I rewired my brain to become fluent in math (2014)

Original Article ↗ Hacker News Discussion ↗

Overall reaction to the article

  • Many readers found the piece overly autobiographical with little concrete “how-to”; some called it disappointing or “just practice” in inflated language.
  • Others liked it, especially the claim that “fluency builds understanding,” and appreciated the first‑person account of going from math‑phobic to competent.
  • Several noted the confrontational subtitle about “education reformers” felt mis-aimed or overstated.

Memorization, practice, and fluency

  • Strong thread arguing that repetition, drills, and memorization of core facts (e.g., arithmetic, definitions, theorems) are essential foundations for higher‑level understanding.
  • Counterpoint: memorization without context is demotivating and quickly forgotten; meaningful practice and repeated use of ideas matters more than raw rote.
  • Some describe a virtuous cycle: stored facts enable insight and pattern recognition; insight then motivates further learning.
  • Distinction drawn between “surface intuition” vs deep understanding that transfers to new contexts.

Math pedagogy and word problems

  • Multiple critiques of both old “drill only” teaching and newer “understanding only” approaches; many advocate combining them.
  • Several push for earlier focus on nontrivial word problems and problem‑solving strategies, not just template “algebra in prose.”
  • Debate over what “word problems” should mean: genuine modeling vs exam‑oriented text that merely hides equations.

Individual differences, limits, and “rewiring”

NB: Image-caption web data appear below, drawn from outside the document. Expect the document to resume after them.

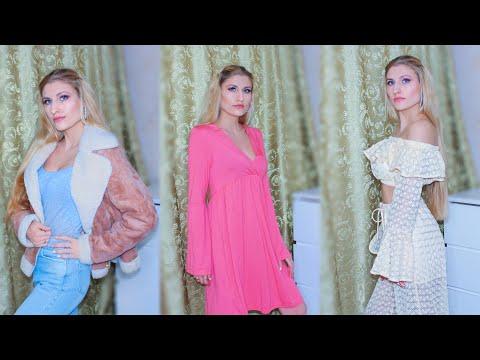 Покупки одежды с сайтов GEPUR и BONPRIX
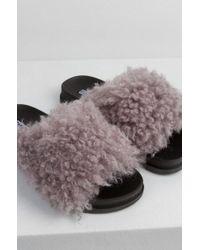 Akira - Purple Daydream Fur Slides - Lyst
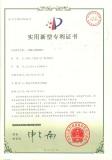 Patent of Globe Valve Grinding Machine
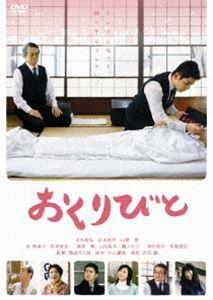 おくりびと(DVD)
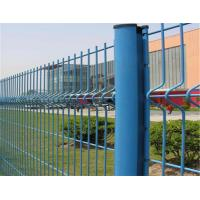 Buy cheap Powder Coated Wire Mesh Fence , Welded Mesh Fencing For Safe Protection from wholesalers
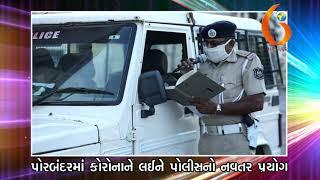 POPRBANDAR કોરોનાને લઇને જનજાગૃતિને લઇને પોલીસે દુહા અને છંદ તૈયાર કર્યા  30 03 2020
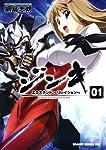 ジンキ・エクステンド ~リレイション~ 1 (ドラゴンコミックスエイジ つ 1-2-1)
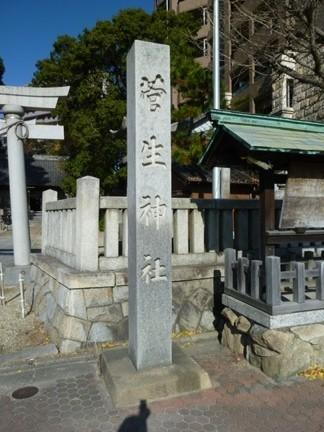 菅生神社13.JPG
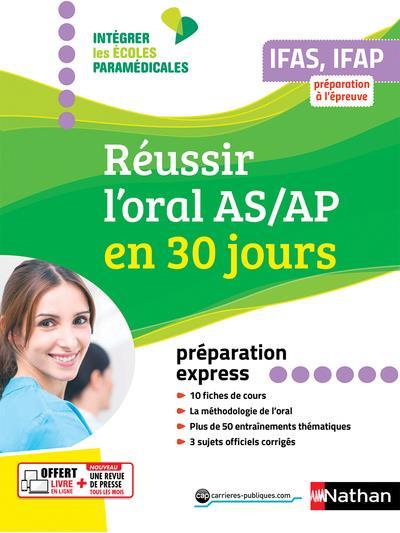 REUSSIR L'ORAL AIDE-SOIGNANT-AUXILIAIRE PUERICULTURE EN 30 JOURS - PREPARATION EXPRESS (IEM) - 2019  CLE INTERNAT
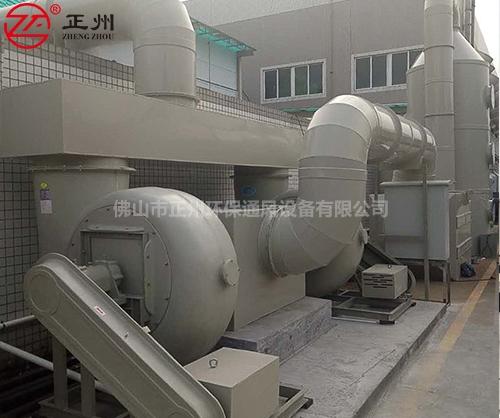 珠海桥椿配件厂有机废气处理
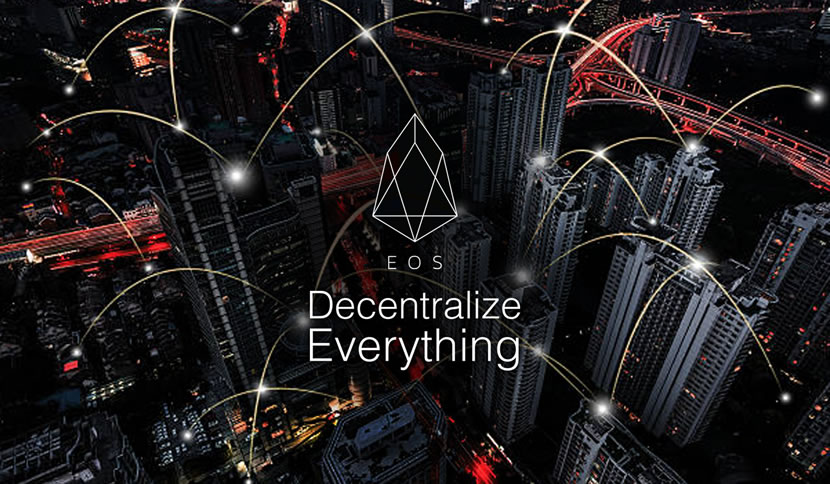 world's biggest ico EOS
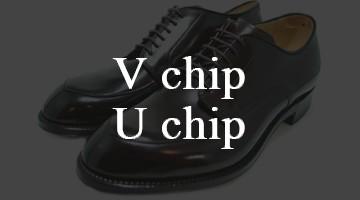 v/uチップ
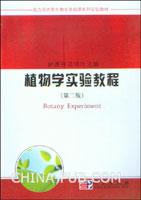 植物学实验教程(第二版)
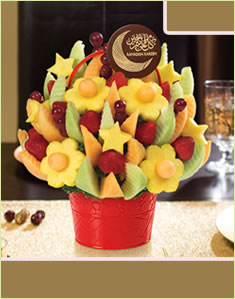 Ramadan Kareem Bouquet with Chocolate Pop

  • Skepticism about the metaphor of “rewiring the brain”: some see it as just sustained practice; others find the metaphor helpful for behavior and thought‑pattern change.
  • Discussion of innate variation (e.g., spatial rotation, intuition types), but strong agreement that “good enough” math is within reach of many more people than realize.
  • Personal stories of math anxiety, especially from humiliating classroom practices, and later rediscovery of math through self‑study or programming.

Broader reflections and resources

  • Calls for integrating history and philosophy of math to provide context and motivation.
  • Distinction between “applied/engineering math” and “abstract/pure math,” with mixed experiences transitioning between them.
  • Several recommendations of courses, books, drill tools, and apps for building fluency, especially through gamified practice.